Torres veut désormais pousser la BMW, quitte à chuter

Des quatre pilotes disposant cette saison d'une BMW, c'est Jordi Torres qui s'en sort le mieux. Classé à deux petits points du top 5, il ne cache pourtant pas son insatisfaction, convaincu qu'il faut désormais passer à la vitesse supérieure.

Torres veut désormais pousser la BMW, quitte à chuter
Jordi Torres, Althea BMW Team
Jordi Torres, Althea BMW Team
Lorenzo Savadori, IodaRacing Team, Markus Reiterberger, Althea BMW Team et Jordi Torres, Althea BMW Team
Jordi Torres, Althea BMW Team
Jordi Torres, Althea BMW Team
Jordi Torres, Althea BMW Team et une charmante Grid Girl
Jordi Torres, Althea BMW Team

Le pilote espagnol, engagé au sein du team Althea Racing, aimerait surtout réduire son retard sur la tête de course. "Quand je termine 5e ou 6e, je suis toujours assez loin des premiers. Cela signifie que l'on perd une demi-seconde voire sept dixièmes au tour", explique-t-il à Motorsport.com. "Notre réelle position, c'est juste derrière les trois premiers. On peut rivaliser avec Honda et Yamaha, (…) c'est notre objectif de la saison."

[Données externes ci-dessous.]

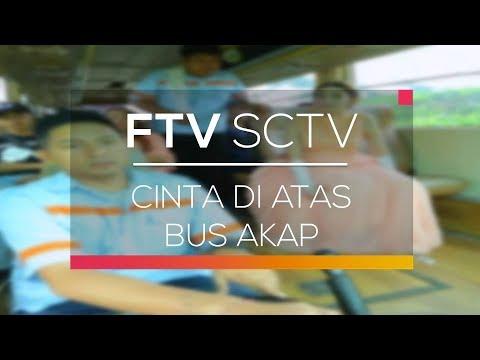 , title : 'FTV SCTV - Cinta di Atas Bus Akap'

"Comme tout le monde, nous aussi on veut gagner. On est tous là pour gagner, mais il faut avoir des objectifs réalistes", souligne Jordi Torres, conscient qu'il faut encore progresser pour en arriver là. "On a besoin d'être encore plus à la limite, de risquer un peu plus. Parce que tu apprends plus en étant derrière les meilleurs, tu vois ce qu'il te manque pour progresser et ce qu'il manque à la moto pour être plus compétitive."

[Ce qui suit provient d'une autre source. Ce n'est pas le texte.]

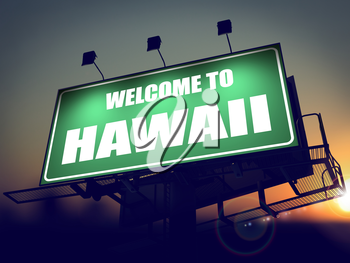 Welcome to Hawaii - Green Billboard on the Rising Sun Background.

"Les défauts de la moto se verraient beaucoup mieux si on attaquait toujours à la limite. On ne peut pas le faire pour l'instant, parce qu'on doit recueillir des informations, apprendre, essayer de faire en sorte que le package rende au mieux. Ceci dit, j'ai le sentiment que ce travail est fini. Il s'agit maintenant de commencer à attaquer vraiment à la limite."

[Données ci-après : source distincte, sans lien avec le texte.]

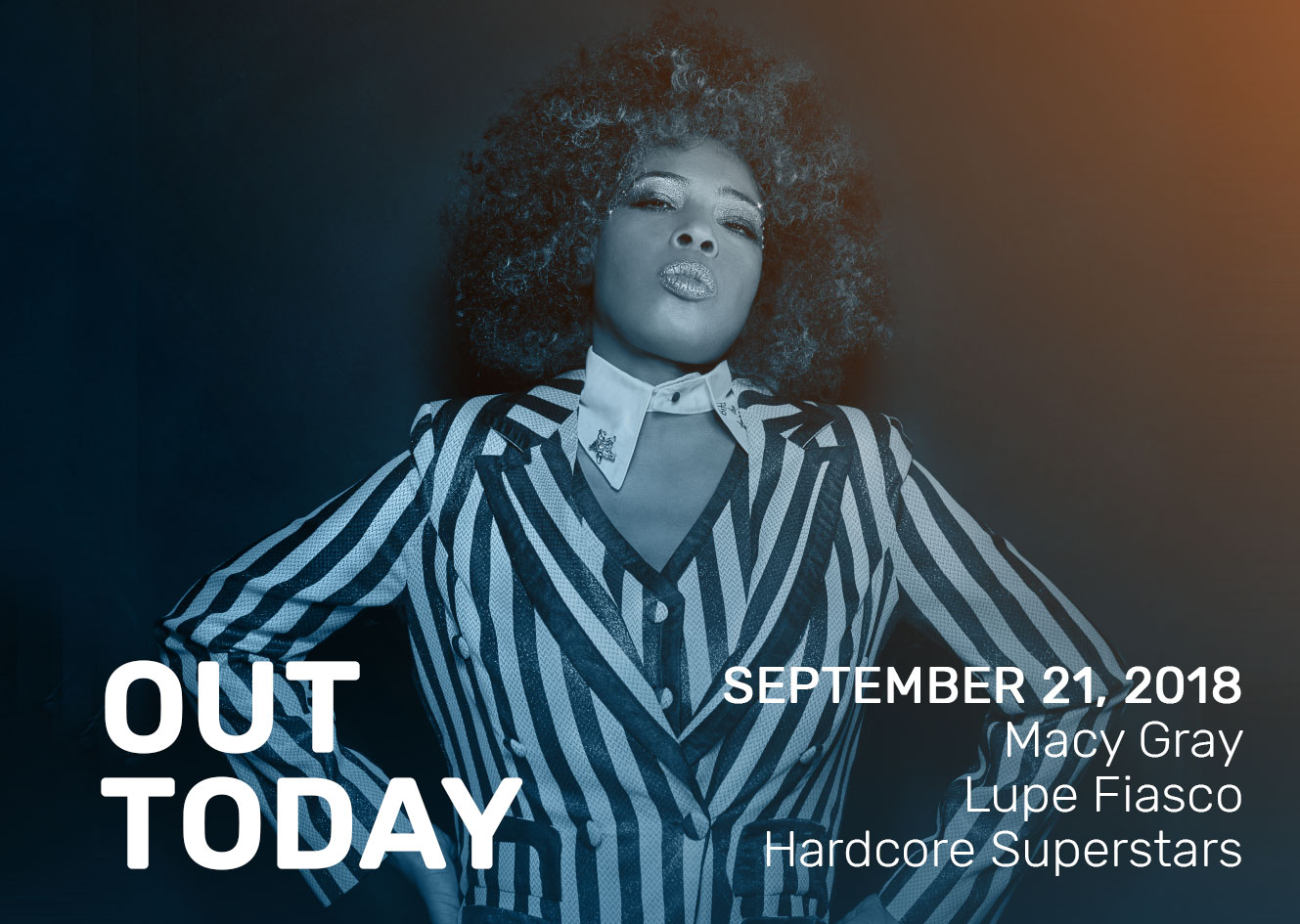 Out Today by The Orchard: Lupe Fiasco, Macy Gray & More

"Il faut que l'on prenne des risques, quitte peut-être à ne pas finir les courses. En tout cas, être plus devant et moins distancés par les premiers. Jusqu'à présent, je ne suis jamais tombé, mais je n'ai quasiment jamais été à la limite", souligne-t-il. "Si jamais je chute, il nous faudra en analyser la cause. On ne peut pas toujours travailler en zone sûre, sinon on développerait la moto et ce dont on dispose encore plus lentement. Quand il y a des choses qui ne me plaisent pas, je les signale tout de suite et on travaille immédiatement dessus. Maintenant, on a vraiment besoin de marteler et d'attaquer fort."

Besoin du soutien de BMW

Pour l'instant, Jordi Torres se félicite d'une moto au freinage "exceptionnel" et d'un train avant parfaitement sous contrôle, à l'exception des premiers instants avec le pneu de qualifications. Le travail doit notamment se faire sur le front de l'électronique, afin de mieux gérer un moteur très puissan, mais aussi d'obtenir un grip arrière plus régulier, moins fort en entrée de virage et plus élevé à l'ouverture des gaz.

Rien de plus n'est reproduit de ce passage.